Another 11 MAF will be utilised by the under-construction projects (2.9 MAF behind raised Mangla walls, 4.8 for Rainee, Katchi and Greater Thal canals, 1.0 MAF Gomal-zam dam, etc). Downstream Kotri release, as recommended by experts, is 8.6 MAF. This brings the grand total to 134 MAF. The group of seven did not allocate water for urban and industrial uses that Vision 2025 estimates at 5 MAF by 2025. Another deliberate omission was the estimation of systems losses necessarily accompanying large dams.
But averages can work only where water available in the years of plenty is all stored and then spent in the years of shortage. Even a child will understand the fallacy of working with averages when it is explained to him that 84 per cent water of the largest river, Indus, including the Kabul (average 82 MAF), flows down in only 90 days of the year, and the second largest river, the Chenab (33 MAF), has no site for storage in its flow path in Pakistan. The excess water of both rivers in the peak months of July – September will always flow out to sea.
Even management of such a system is difficult unless an intricate method is adopted to operate it as a single unit. And that brings us to the second point of the grave misgivings of the people of Sindh. One example will suffice.
The Jhelum and the Chenab are early rising rivers in which water starts flowing in April (the Indus in comparison starts rising in June). Mangla and Tarbela are emptied by t March 31 and early kharif sowing in Sindh starts in April (in Punjab it starts about two months later). April is, therefore, the most critical period for Sindh. The logic of integrated management demands that the early flowing waters of the Jhelum and the Chenab should be given to Sindh in April and Indus waters diverted to Punjab in June. But what has been happening? The chairman of TCWR reports that in 25 years of the post-Tarbela period (1976 – 2001), waters of the Jhelum have continuously been impounded in Mangla from April 1, when they are needed most by Sindh, and in 20 out of those 25 years in the month of July more than one MAF has been released, when all rivers of Pakistan are in high flood.
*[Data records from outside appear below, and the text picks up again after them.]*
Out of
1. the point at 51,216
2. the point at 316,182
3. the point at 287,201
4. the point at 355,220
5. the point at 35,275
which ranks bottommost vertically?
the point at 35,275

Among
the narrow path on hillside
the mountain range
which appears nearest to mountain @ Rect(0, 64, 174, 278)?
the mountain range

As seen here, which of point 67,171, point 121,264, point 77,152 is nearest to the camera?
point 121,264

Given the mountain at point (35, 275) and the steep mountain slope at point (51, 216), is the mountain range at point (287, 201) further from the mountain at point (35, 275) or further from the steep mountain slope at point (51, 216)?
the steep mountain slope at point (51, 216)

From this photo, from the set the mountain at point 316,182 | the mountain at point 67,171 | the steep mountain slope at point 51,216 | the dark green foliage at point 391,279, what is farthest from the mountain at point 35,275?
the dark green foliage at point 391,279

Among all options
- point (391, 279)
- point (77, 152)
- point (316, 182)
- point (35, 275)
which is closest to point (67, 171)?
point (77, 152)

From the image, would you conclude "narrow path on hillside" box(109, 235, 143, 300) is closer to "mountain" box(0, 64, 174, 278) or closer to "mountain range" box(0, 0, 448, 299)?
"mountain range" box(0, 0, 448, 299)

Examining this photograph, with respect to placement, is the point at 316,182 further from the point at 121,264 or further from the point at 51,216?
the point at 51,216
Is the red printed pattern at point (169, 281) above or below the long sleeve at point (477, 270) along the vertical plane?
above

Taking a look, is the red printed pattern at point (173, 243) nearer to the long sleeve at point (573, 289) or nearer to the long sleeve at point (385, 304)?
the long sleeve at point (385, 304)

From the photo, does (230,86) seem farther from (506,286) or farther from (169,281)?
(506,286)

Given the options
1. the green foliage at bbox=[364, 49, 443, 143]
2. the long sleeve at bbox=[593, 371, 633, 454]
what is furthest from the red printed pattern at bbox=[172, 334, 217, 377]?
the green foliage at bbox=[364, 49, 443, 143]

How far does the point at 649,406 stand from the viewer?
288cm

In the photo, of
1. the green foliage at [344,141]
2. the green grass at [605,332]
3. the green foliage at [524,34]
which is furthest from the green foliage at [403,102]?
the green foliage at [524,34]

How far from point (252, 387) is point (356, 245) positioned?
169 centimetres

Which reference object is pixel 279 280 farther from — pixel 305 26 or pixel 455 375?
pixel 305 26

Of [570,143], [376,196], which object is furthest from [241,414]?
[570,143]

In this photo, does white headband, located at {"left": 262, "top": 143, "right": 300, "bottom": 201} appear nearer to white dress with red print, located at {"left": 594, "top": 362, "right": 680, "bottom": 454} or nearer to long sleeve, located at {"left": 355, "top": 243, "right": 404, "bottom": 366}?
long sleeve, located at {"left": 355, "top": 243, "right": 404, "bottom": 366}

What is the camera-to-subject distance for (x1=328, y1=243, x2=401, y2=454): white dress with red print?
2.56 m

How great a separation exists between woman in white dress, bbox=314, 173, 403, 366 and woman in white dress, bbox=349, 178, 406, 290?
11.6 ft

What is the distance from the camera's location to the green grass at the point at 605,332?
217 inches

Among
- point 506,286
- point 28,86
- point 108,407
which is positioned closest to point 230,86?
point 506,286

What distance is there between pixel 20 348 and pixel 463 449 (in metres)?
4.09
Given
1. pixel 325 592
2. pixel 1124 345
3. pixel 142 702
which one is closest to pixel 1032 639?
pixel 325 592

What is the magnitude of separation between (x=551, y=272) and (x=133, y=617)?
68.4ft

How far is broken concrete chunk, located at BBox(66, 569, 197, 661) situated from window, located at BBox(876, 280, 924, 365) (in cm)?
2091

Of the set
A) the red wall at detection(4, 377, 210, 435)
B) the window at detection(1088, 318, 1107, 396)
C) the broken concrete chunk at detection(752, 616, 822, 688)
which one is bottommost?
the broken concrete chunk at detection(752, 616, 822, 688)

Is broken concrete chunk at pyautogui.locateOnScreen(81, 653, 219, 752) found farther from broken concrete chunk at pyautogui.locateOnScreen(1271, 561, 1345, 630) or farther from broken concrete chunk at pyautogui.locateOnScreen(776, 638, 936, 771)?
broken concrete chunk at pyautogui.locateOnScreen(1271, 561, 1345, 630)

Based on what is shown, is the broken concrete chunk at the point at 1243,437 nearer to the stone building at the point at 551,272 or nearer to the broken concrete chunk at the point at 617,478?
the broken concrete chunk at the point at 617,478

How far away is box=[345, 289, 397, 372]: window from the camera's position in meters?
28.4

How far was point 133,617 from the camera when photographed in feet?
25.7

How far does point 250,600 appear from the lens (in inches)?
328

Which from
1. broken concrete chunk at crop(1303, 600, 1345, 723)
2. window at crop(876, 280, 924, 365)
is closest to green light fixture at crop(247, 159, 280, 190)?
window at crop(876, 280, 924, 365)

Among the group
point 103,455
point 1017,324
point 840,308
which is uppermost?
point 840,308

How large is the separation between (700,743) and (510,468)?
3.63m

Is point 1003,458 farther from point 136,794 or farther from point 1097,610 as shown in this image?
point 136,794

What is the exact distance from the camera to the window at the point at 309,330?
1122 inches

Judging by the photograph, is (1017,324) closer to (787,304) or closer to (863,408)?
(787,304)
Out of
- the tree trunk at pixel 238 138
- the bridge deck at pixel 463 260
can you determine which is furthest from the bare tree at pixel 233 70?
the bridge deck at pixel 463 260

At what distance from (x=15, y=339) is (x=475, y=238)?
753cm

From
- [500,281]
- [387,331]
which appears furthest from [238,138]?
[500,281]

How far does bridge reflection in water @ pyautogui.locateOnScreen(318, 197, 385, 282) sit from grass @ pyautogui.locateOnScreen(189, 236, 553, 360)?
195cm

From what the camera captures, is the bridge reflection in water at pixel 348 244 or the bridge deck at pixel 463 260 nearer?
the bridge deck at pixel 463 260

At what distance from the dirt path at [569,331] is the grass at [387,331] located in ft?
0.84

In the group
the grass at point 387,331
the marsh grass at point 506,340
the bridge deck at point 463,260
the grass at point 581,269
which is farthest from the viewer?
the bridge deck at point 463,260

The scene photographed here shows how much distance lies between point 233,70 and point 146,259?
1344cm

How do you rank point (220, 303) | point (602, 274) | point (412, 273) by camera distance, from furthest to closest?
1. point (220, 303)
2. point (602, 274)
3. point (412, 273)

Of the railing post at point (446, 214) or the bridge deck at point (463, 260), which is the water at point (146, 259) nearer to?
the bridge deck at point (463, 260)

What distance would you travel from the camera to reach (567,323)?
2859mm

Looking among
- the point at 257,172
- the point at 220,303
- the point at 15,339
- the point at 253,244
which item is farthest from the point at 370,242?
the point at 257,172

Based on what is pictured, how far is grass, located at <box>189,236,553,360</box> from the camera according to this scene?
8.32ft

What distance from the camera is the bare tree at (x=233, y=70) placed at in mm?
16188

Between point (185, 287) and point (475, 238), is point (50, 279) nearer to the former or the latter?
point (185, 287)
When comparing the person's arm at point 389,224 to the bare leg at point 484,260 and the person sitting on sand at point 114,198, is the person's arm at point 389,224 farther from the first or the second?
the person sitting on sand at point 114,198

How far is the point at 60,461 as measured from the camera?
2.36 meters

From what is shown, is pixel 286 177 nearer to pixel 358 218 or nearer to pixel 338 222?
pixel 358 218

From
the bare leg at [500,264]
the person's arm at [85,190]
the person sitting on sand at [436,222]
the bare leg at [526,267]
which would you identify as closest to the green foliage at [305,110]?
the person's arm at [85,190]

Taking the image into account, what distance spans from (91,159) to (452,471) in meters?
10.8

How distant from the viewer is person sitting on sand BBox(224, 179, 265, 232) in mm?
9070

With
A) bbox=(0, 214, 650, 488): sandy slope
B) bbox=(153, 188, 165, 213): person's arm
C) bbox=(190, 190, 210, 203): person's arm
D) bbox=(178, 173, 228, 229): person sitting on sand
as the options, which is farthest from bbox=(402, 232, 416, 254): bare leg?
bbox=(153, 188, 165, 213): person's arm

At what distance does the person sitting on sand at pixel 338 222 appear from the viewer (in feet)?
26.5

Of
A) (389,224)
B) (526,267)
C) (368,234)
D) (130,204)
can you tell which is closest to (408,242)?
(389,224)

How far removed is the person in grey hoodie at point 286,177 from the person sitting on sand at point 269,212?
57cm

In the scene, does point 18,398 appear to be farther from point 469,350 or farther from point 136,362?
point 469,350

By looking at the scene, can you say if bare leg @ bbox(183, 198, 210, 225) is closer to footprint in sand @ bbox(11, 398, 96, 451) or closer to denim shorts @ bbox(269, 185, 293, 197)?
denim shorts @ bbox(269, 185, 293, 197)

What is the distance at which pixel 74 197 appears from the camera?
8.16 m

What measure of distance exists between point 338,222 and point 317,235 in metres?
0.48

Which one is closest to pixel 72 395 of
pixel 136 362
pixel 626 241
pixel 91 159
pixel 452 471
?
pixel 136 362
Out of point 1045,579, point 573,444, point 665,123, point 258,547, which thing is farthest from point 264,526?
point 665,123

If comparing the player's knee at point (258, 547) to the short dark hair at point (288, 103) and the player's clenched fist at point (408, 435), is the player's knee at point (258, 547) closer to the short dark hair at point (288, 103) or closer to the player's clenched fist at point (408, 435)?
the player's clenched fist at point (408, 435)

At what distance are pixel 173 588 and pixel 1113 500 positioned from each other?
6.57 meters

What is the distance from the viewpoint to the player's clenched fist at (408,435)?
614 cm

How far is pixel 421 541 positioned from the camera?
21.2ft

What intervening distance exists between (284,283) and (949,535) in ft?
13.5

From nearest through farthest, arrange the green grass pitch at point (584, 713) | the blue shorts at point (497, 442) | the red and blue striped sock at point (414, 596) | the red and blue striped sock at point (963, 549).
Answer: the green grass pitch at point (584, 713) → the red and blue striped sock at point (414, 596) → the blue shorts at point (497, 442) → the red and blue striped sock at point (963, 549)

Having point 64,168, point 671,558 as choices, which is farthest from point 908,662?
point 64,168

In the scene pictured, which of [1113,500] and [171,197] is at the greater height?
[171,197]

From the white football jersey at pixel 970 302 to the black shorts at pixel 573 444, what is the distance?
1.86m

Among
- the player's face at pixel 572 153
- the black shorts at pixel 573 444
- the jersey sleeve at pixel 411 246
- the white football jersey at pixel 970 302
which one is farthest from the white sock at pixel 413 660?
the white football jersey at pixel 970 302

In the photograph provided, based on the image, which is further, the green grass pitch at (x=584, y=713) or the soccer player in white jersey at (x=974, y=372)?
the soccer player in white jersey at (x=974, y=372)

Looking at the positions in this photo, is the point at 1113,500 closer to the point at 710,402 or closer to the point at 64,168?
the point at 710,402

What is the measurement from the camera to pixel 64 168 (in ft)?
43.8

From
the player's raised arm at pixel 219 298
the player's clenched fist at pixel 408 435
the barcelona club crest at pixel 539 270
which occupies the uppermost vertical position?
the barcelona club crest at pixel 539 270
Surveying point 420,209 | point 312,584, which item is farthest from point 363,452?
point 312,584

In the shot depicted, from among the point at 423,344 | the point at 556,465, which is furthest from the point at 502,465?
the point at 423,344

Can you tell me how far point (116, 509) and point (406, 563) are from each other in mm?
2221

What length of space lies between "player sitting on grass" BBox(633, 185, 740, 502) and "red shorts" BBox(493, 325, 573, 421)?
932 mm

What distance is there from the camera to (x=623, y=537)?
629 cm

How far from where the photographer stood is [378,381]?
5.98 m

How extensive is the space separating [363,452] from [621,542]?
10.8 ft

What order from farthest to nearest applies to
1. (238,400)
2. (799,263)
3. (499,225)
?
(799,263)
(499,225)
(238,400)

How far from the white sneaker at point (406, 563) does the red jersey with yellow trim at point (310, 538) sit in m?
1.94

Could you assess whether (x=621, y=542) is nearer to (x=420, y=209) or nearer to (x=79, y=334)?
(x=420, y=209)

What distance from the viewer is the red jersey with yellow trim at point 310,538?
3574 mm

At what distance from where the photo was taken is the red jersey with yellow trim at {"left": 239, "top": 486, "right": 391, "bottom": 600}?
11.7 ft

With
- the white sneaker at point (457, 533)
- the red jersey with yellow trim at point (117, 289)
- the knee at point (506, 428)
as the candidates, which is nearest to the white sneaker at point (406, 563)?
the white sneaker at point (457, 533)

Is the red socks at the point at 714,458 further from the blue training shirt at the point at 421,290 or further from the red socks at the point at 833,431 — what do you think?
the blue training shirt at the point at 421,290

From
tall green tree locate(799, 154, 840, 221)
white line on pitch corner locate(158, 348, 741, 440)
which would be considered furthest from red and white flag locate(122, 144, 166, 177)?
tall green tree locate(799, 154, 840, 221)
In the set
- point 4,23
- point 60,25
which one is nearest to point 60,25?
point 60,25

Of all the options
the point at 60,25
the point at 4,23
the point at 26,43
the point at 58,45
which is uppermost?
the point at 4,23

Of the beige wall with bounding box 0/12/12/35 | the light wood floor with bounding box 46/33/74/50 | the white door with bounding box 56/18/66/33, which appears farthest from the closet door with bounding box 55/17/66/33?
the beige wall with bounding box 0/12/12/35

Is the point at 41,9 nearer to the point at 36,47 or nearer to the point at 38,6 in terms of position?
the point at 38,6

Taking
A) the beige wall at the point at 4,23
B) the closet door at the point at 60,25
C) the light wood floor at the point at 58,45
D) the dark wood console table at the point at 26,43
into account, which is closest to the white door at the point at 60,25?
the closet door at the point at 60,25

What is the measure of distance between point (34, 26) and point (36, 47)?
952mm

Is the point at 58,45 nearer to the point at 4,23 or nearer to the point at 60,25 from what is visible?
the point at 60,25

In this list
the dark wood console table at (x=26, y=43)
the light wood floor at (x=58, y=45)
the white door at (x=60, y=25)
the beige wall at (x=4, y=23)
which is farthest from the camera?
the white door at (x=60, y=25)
Also not in a single year since its inception in 1967 has a drop of Mangla water been given to Sindh although all provinces of Pakistan paid its loan.
There are literally hundreds of such senseless actions that border on malevolence and downright anti-Sindhiism. Meanwhile anyone, howsoever exalted or big an expert who says that Sind has no cogent reason to oppose dams on the Indus or that he should be believed that dams will be beneficial for Sindh, is living in a fool’s paradise.